Partitions¶
In Slurm, partitions define job execution environments by grouping compute nodes with similar characteristics and applying scheduling policies to them.
Partitions typically specify:
- Hardware characteristics (e.g., CPU nodes, GPU nodes, memory size)
- Job limitations (e.g., maximum runtime, number of nodes)
- Scheduling parameters (e.g., priority tiers or quality of service)
Each job must be assigned to a partition either explicitly by the user or implicitly through a default partition configured by the cluster administrators.
The exact partitions available depend on the cluster configuration. Refer to the Devana partitions and Perun partitions for the list of available partitions and their limits.
To select a partition with a Slurm command, use the -p option:
srun | sbatch | salloc -p <partition> [...]
Example:
sbatch -p gpu myjob.sh
This submits the job to the partition named gpu.
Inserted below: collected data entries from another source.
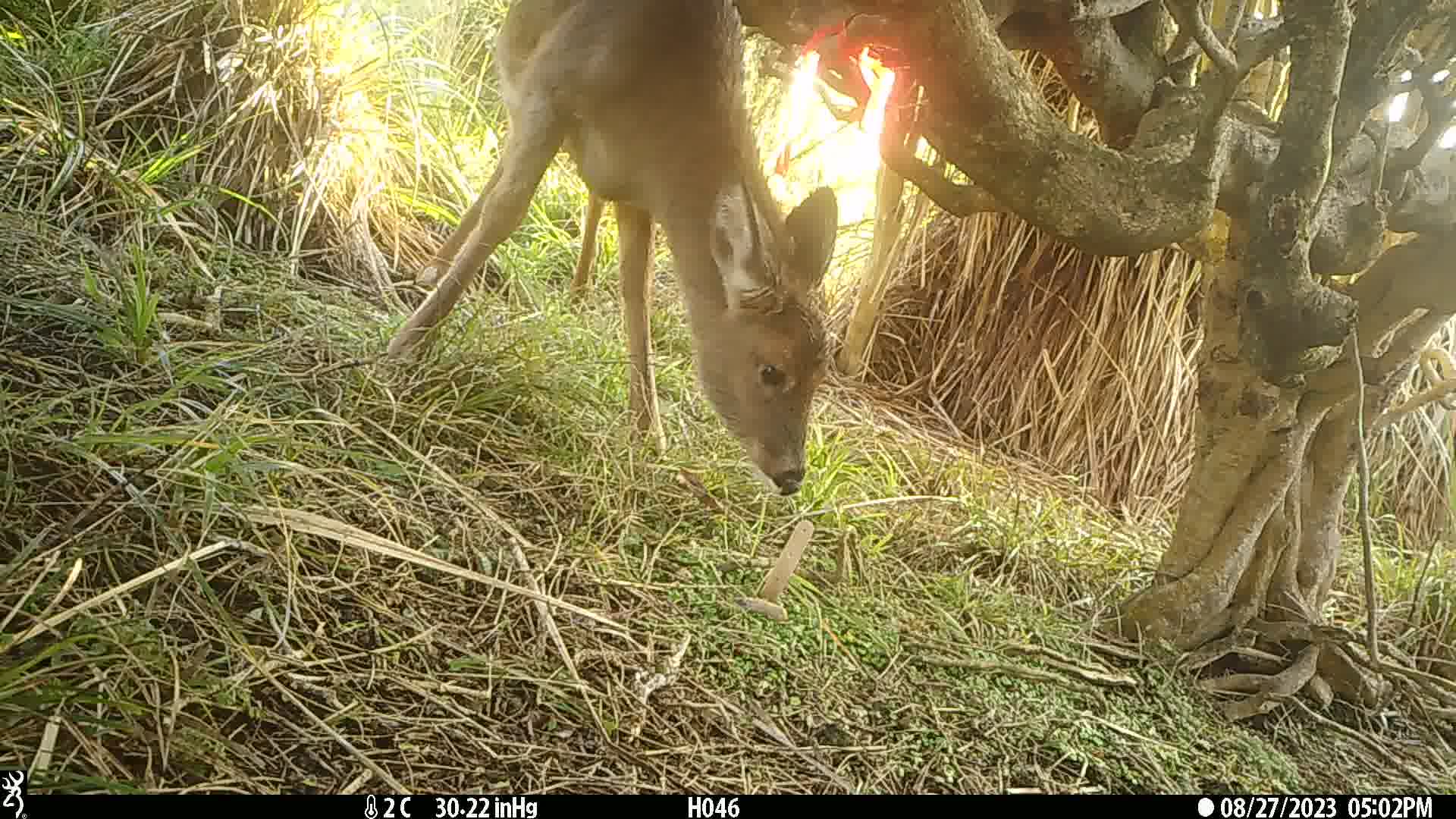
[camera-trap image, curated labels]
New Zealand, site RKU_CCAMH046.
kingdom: Animalia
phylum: Chordata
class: Mammalia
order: Artiodactyla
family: Cervidae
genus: Odocoileus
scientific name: Odocoileus virginianus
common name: white-tailed deer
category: white tailed deer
Viewing Partitions and Their Definitions¶
Existing partions, included nodes, and general system state can be determined by the sinfo command.
Existing partitions and their current state can be displayed using the
sinfo command.
sinfo output
sinfo
PARTITION AVAIL TIMELIMIT NODES STATE NODELIST
cpu up 1-00:00:00 10 idle n[001-010]
gpu up 2-00:00:00 4 mix n[011-014]
testing up 30:00 2 idle login[01-02]
The columns show:
- PARTITION – partition name
- AVAIL – whether the partition is available
- TIMELIMIT – maximum allowed runtime
- NODES – number of nodes currently in this state
- STATE – node state (
idle,alloc,mix, etc.) - NODELIST – nodes belonging to the partition
The * next to a partition name indicates the default partition.
Partitions may appear on multiple lines because nodes can be in different states simultaneously.
Detailed Partition Information¶
More detailed partition configuration can be displayed with:
scontrol show partition
or for a specific partition:
scontrol show partition <partition>
Displaying information for a partition
scontrol show partition gpu
This command shows configuration parameters such as:
- maximum runtime
- node limits
- allowed accounts
- memory limits
- scheduling priority factors
Choosing the Right Partition¶
Selecting the appropriate partition is important for efficient scheduling. Jobs submitted to partitions with shorter time limits or more available resources are often scheduled faster.
If your job requirements exceed the limits of the available partitions, contact the HPC support team via the helpdesk.